WALT CZARNECKI: When you talk about the sport, are you speaking specifically of the NASCAR sport or motorsports in general?
Q. (No microphone.)
WALT CZARNECKI: First of all, I think (indiscernible) is cultural in the world of today. Secondly, again, I think working with the teams, personal opinion, I think NASCAR has done a great job again reaching out to those new constituencies that perhaps have not had an interest.
I don't think there's any question that children today don't have the affinity to cars. I think we have beat that subject to death. I think there's a real push on the part of NASCAR and our teams and sponsors to help build new fans.
Having said that, I think the Playoffs this year, the stage racing, has really created a level of excitement I haven't seen before. Echo what was said a couple minutes ago. It's been terrific.
JOE GIBBS: I would say, too, just from our sponsorship standpoint, we're so excited about it. I think going forward, we got our best years in front of us. We currently have four big new sponsors. They're coming onboard. We'll announce two more coming up here pretty quick.
I think in corporate America, Procter & Gamble is good example, that was all millennials.
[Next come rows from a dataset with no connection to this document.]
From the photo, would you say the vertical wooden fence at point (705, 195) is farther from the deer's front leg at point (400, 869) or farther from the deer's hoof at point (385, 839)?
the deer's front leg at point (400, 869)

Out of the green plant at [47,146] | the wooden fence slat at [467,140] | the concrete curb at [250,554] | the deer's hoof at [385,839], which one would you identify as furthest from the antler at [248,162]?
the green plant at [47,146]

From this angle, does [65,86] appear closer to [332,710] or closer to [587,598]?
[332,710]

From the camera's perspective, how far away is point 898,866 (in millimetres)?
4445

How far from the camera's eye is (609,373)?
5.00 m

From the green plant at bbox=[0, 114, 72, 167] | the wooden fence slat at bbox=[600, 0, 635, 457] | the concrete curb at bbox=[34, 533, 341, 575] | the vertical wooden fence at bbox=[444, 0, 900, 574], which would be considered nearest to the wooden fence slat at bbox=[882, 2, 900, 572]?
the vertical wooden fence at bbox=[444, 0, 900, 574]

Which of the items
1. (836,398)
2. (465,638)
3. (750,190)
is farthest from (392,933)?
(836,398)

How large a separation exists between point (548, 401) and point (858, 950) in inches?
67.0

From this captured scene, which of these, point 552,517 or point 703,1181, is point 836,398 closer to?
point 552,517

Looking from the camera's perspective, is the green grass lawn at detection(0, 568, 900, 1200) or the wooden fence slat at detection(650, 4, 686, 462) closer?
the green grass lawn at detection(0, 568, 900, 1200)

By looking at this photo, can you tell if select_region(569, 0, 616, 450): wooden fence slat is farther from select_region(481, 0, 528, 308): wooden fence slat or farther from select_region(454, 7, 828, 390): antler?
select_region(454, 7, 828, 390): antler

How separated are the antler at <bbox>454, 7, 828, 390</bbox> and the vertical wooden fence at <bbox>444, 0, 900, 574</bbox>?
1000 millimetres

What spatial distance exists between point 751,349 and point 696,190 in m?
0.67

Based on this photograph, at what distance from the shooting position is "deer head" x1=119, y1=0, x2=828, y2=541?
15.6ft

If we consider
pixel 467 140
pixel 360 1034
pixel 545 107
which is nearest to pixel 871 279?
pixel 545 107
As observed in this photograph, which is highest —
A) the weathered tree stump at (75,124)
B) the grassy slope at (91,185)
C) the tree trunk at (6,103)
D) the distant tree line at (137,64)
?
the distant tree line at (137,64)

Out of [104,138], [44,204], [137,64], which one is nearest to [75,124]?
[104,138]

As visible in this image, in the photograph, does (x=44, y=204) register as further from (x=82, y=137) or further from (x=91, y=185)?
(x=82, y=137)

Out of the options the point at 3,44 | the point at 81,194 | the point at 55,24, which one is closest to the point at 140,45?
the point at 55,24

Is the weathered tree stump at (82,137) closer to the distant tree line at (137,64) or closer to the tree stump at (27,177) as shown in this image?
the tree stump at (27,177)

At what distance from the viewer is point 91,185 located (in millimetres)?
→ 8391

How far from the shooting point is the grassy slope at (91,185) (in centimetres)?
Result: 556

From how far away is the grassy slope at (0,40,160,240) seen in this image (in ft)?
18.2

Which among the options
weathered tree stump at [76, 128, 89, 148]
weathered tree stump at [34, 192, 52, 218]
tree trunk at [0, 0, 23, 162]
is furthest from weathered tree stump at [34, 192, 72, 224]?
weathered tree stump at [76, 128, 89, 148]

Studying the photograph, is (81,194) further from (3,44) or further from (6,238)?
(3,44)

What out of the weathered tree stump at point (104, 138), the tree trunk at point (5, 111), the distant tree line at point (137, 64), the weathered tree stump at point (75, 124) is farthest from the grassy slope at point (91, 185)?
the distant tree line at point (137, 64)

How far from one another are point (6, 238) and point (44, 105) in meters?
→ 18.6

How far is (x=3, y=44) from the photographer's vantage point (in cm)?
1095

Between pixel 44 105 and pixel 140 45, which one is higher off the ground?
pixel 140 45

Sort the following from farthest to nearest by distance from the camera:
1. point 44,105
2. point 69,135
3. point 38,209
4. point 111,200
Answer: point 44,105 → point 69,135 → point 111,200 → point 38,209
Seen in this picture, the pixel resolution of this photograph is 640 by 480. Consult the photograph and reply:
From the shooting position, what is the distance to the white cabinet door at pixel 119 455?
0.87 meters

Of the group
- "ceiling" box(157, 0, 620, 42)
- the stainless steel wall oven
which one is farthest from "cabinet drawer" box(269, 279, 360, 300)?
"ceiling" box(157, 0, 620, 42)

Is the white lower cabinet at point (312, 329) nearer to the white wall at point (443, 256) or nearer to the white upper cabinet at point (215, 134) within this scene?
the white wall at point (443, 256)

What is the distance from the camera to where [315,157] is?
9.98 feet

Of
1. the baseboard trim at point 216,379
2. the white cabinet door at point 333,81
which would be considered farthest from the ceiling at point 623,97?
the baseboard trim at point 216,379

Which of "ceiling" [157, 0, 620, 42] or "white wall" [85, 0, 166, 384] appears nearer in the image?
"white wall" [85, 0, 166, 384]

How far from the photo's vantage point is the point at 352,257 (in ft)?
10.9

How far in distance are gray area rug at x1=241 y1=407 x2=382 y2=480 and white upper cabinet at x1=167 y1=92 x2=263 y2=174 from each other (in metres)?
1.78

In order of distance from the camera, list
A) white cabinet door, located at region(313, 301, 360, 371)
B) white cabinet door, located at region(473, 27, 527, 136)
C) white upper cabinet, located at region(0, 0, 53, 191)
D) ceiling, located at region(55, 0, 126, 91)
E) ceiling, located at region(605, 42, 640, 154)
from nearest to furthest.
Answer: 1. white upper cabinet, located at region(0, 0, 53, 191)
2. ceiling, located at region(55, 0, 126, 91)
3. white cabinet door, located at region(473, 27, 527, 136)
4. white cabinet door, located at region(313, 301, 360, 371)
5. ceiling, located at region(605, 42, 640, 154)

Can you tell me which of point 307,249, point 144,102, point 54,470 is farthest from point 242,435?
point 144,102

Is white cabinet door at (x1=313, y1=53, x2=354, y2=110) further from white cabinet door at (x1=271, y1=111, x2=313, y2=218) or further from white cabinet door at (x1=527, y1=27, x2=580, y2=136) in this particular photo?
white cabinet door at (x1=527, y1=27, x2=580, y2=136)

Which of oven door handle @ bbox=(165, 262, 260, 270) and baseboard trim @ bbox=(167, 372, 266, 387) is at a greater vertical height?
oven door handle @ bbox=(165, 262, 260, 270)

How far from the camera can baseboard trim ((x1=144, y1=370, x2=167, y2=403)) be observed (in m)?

They came down, took a look at it, wanted to do one race at Darlington. They came back, they're doing more.
I'm excited about our sport and what we can offer to sponsors. If you think about it, what sport has 38 weekends where we can deliver roughly 100,000 average attendance, 4.5 million on TV, social media. What other sport can do that? It's a marketing platform.
But the other thing you've got is the B to B opportunities are unbelievable in this sport. For all those reasons, I'm just pointing out going forward with our sponsors, for us on this car, Mars, Interstate, NOS and Stanley are all on there, big companies.
It's exciting for us to have a platform where we get a chance to race in front of hundreds of thousands and millions of people on Sunday. It's a big deal for us. I'm excited about where we're going.
WALT CZARNECKI: You reminded me, Joe. I think you are aware that we've announced 12 sponsor renewals this year. No one has walked away. They've extended. Not only for Team Penske, but the sport, these big companies are willing to put their resources in place for years to come.
THE MODERATOR: Gentlemen, we appreciate the time. We wish you the best of luck Sunday evening. We look forward to seeing you as a championship member of your team here on Sunday evening.
JOE GIBBS: I didn't mention Toyota either as our sponsor. Make sure I get that in there.
TONY STEWART: You're getting old, it's easy for you to forget things (laughter).
JOE GIBBS: I knew you would encourage me some, Tony (laughter).